As duas maiores emissoras do país, a Globo e o SBT, já normalizaram a presença de IA nos seus programas. Lançada no mês passado, “Êta Mundo Melhor!”, uma espécie de sequência de “Êta Mundo Bom!”, é a primeira novela a usar de forma ampla a tecnologia, pondo caras e bocas no burro Policarpo, um personagem importante da trama. Em uma cena, o animal arreganha a boca e sorri.

O processo começa ainda nas filmagens. Diante das câmeras, sob um esquema de iluminação planejado minuciosamente, o burro que interpreta Policarpo deve fazer movimentos específicos para facilitar a animação de sua face.

A tecnologia ainda é usada na novela para animar imagens estáticas de São Paulo nos anos 1950, época em que se passa a história.

Inteligência artificial também é uma realidade na novela “Dona de Mim”, exibida em seguida, às sete. Num trecho que foi ao ar em maio, a obra criou a expressão e os movimentos de um bebê recém-nascido a partir de um boneco embrulhado em panos.

“Usamos IA exatamente pela otimização de processos e para a abertura de novas fronteiras criativas”, diz Carlos Octávio Queiroz, diretor de arquitetura, parcerias e estratégia de dados e IA da Globo. “A presença de bebês em sets de filmagem segue protocolos rígidos e, com IA, esse obstáculo é superado de forma ética e segura.”
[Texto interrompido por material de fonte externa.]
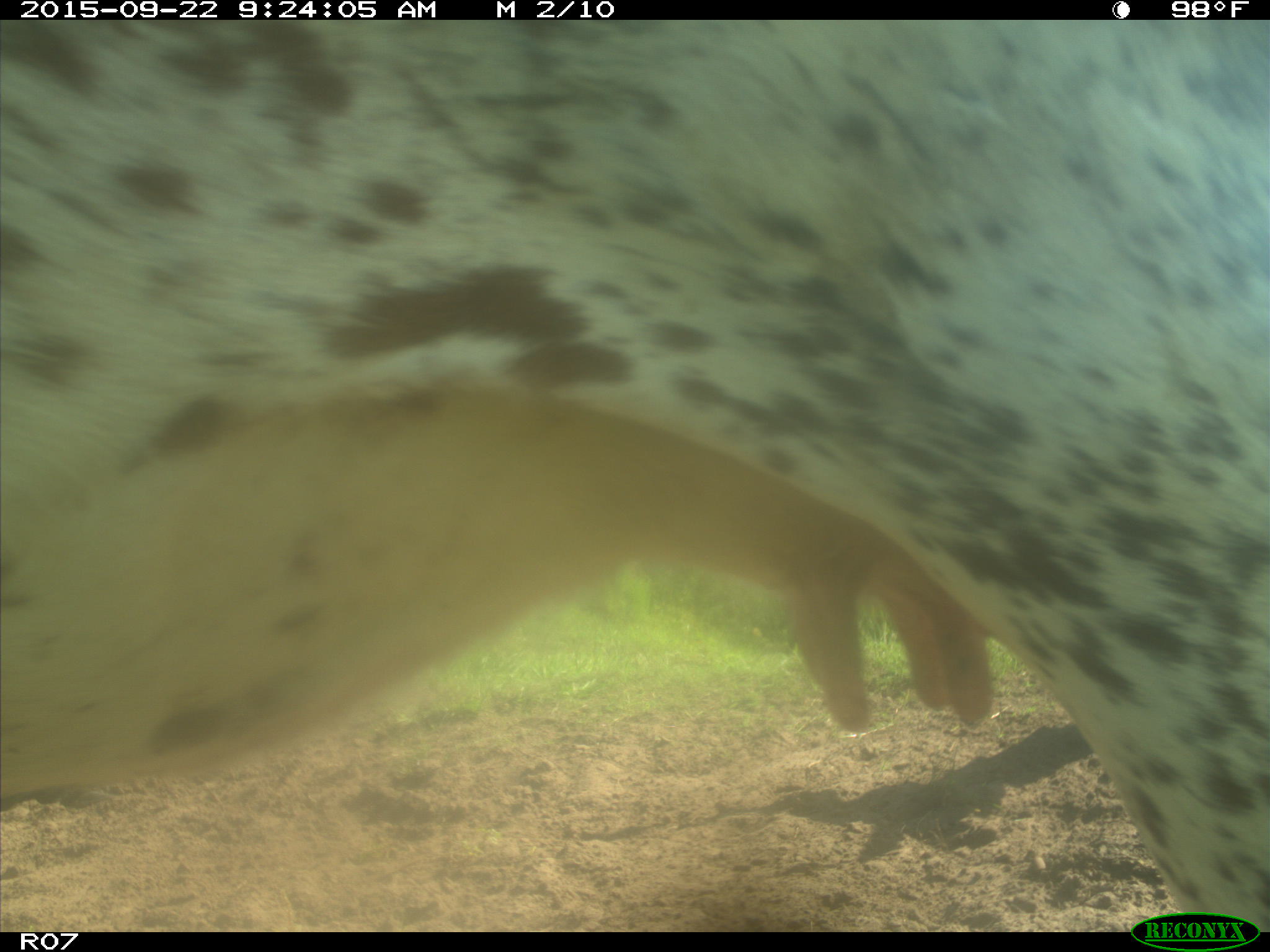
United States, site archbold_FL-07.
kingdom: Animalia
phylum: Chordata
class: Mammalia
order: Artiodactyla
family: Bovidae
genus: Bos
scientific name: Bos taurus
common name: domestic cow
A emissora não pretende eliminar o lado humano da pós-produção, afirma Queiroz, e deve usar IA somente como aceleradora de processos porque “amplifica a criatividade dos nossos profissionais”, segundo as diretrizes do Comitê de Governança de Dados e IA criado pela Globo. Antes mesmo da estreia de “Êta Mundo Melhor!”, por exemplo, a equipe já havia finalizado um volume três vezes maior de cenas do burro Policarpo do que nos sete meses em que “Êta Mundo Bom” esteve no ar, em 2016.

Além de viabilizar ideias mais mirabolantes, como o animal que faz caretas, a tecnologia auxilia processos de correção de som e cores, diz Fernando Alonso, diretor de pós-produção e design da Globo.

Mas isso não acontece só nos programas novos. Episódios antigos de séries e novelas também vêm passando pelo crivo de robôs antes de serem reexibidos, num experimento nem sempre bem recebido –seja pelo resultado precário, seja por medo de que, eventualmente, postos de trabalho sejam fechados.

Causou estranhamento, por exemplo, o retorno de “Chaves” ao +SBT, em um restauro que, para muitos fãs, criou mais problemas do que correções. Várias publicações no X, o antigo Twitter, comparam a versão original à remasterização feita com IA, destacando rostos borrados, placas com letras embaralhadas e contornos turvos.

Reclamações parecidas recaíram sobre “Chapolin” e a primeira temporada da versão brasileira de “Chiquititas”.

“As críticas vêm dos aficionados e as recebemos com naturalidade”, diz Alfonso Aurin, superintendente de tecnologia e serviços do SBT. Ele afirma ainda que as exibições originais ocorreram numa era analógica e que o polimento dado agora “traz a ilusão de alteração”.

Como na Globo, que também tem usado IA para recuperar novelas antigas, ele diz que a casa de Silvio Santos não pretende substituir processos humanos. Justamente por isso, acrescenta, há auditorias que avaliam gargalos e possibilidades no uso de IA dentro do SBT.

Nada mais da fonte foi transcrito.